Ebbene la discussione non si è limitata a prendere atto con preoccupazione che tutti i peggiori scenari previsti dal rapporto dell’Ipcc si stanno verificando. Ma ha anche messo in luce aspetti dei cambiamenti climatici non propriamente desiderabili che non sono stati previsti dall’Intergovernmental Panel on Climate Change.
Ad ascoltare gli scienziati convenuti a Copenaghen, i punti critici negativi che non sono presenti nel Fourth Assessment Report sono almeno tre.
Il primo riguarda la diminuzione dei ghiacci, che risulta superiore a quella descritta dal rapporto. L’IPCC non ha tenuto conto, infatti, dei movimenti dei ghiacciai, su cui oggi abbiamo molti più dati rispetto a due o tre anni fa. Per esempio, documenti alla mano, l’americano Konrad Steffen, del Cooperative Institute for Research in Environmental Sciences di Boulder, in Colorado, ha dimostrato che l’erosione dei ghiacci in Groenlandia è molto più veloce del previsto. È vero, come ha sostenuto, l’inglese Jonathan Bamber della University of Bristol, che i ghiacci di Groenlandia si scioglieranno tutti solo se la temperatura aumenterà di almeno 6 °C (scenario estremo), ma è anche vero che una perdita del 15% dei ghiacci della Groenlandia 8scenario molto plausibile) si tradurrebbe in un aumento di un metro del livello dei mari.
Il secondo riguarda la variazione della massa di ghiaccio in Antartide, su cui l’Ipcc non si era pronunciata in quanto non c’erano dati univoci. Ebbene Eric Rignot, della University of California, ha mostrato i nuovi dati da satellite e da rivelatori basati a terra, da cui si rileva «molto chiaramente» che la massa ghiacciata nel continente antartico sta diminuendo.
Un terzo aspetto riguarda il carbonio sequestrato, il 30% sotto forma di metano, nel permafrost. Oggi sappiamo che lo stock ammonta ad almeno 1.700 miliardi di tonnellate: il doppio rispetto alle valutazione dell’Ipcc. E che lo scioglimento parziale del permafrost potrebbe liberare una quantità di carbonio dello stesso ordine di grandezza di quello che potremmo risparmiare abbattendo le emissioni antropiche.

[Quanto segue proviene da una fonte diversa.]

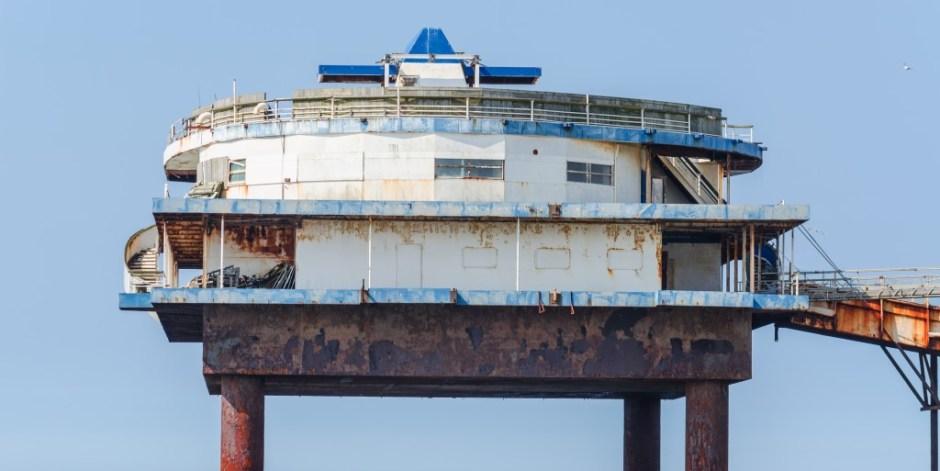 'Stalen eiland' van Scheveningse Pier wordt ontmanteld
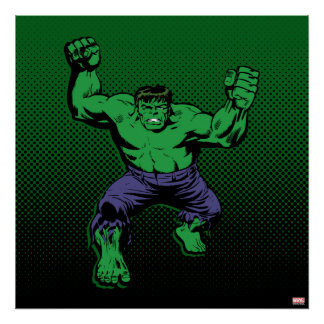 Hulk Retro Arms Poster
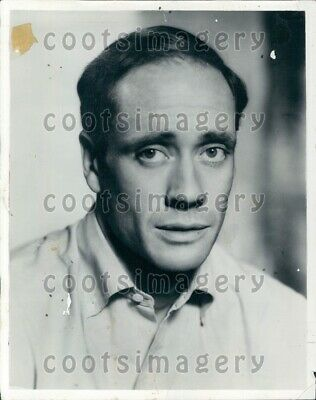 1954 Wire Photo Handsome Actor Mel Ferrer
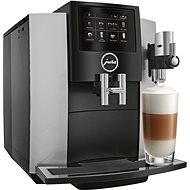JURA S8 Moonlight Silver - Automatic coffee machine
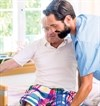Diminished nurse skill mix is linked to poor outcomes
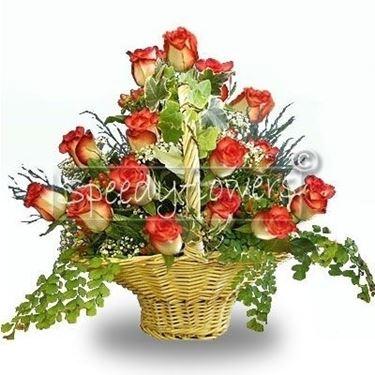 consegna fiori per laurea e diploma-1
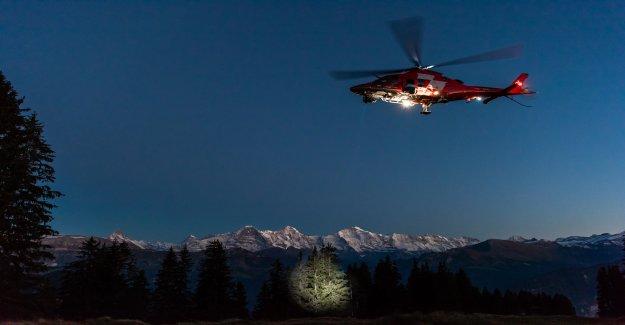 Les vols de Nuit et Brouillard: Large Alliance pour la Rega - Vue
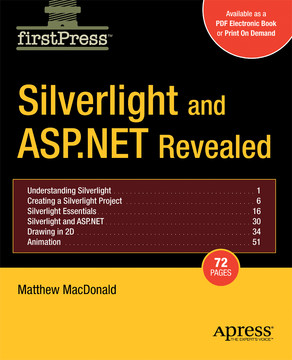Silverlight and ASP.NET Revealed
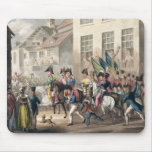 Entrance of the Allies into Paris, March 31st 1814 Mouse Pad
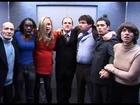 Dark Elevator - Le plan social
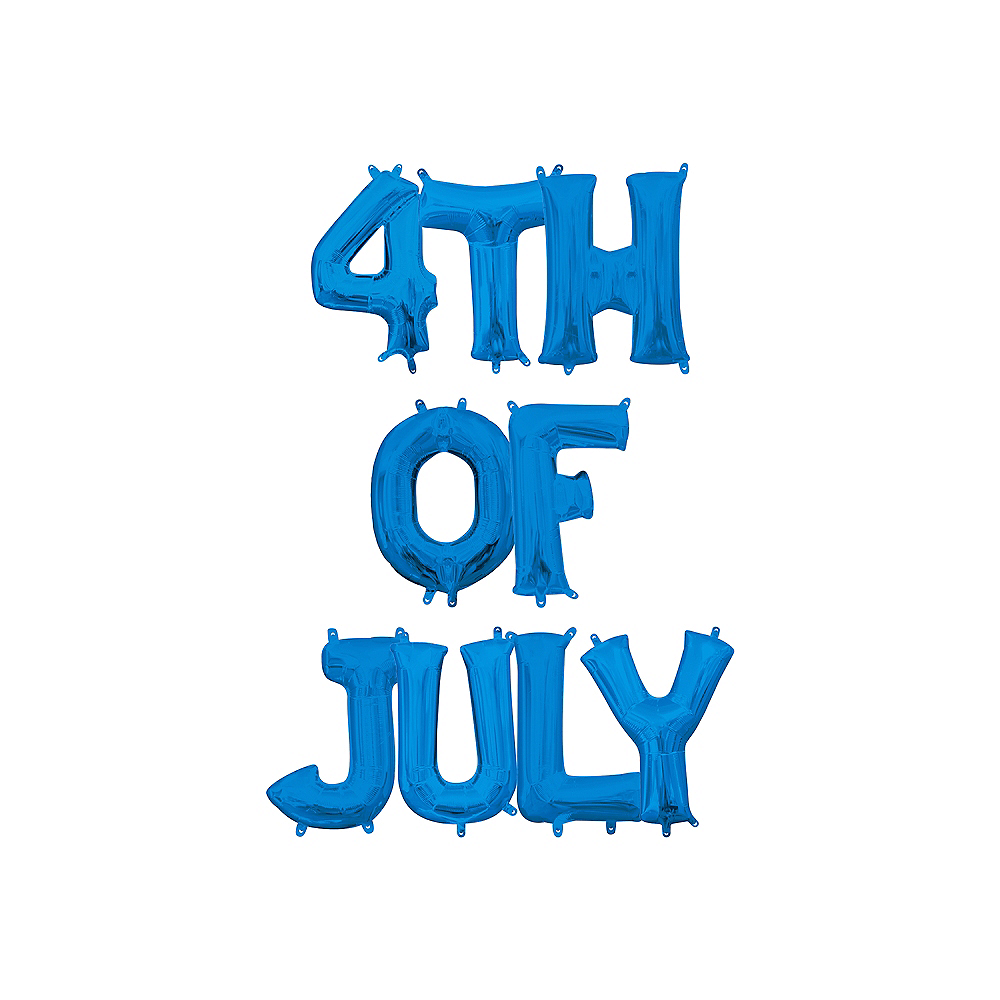 13in Air-Filled Blue 4th of July Letter Balloon Kit Image #1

Nell’insieme queste tre critiche – o meglio, questi tre avanzamenti delle conoscenze sulla stato del pianeta – consigliano, come hanno detto gli scienziati a Copenaghen, di agire: con la massima urgenza possibile. A partire proprio dalla città danese, dove a fine anno si riuniranno i rappresentanti di tutti i paesi della Terra per verificare la volontà di andare oltre il Protocollo di Kyoto.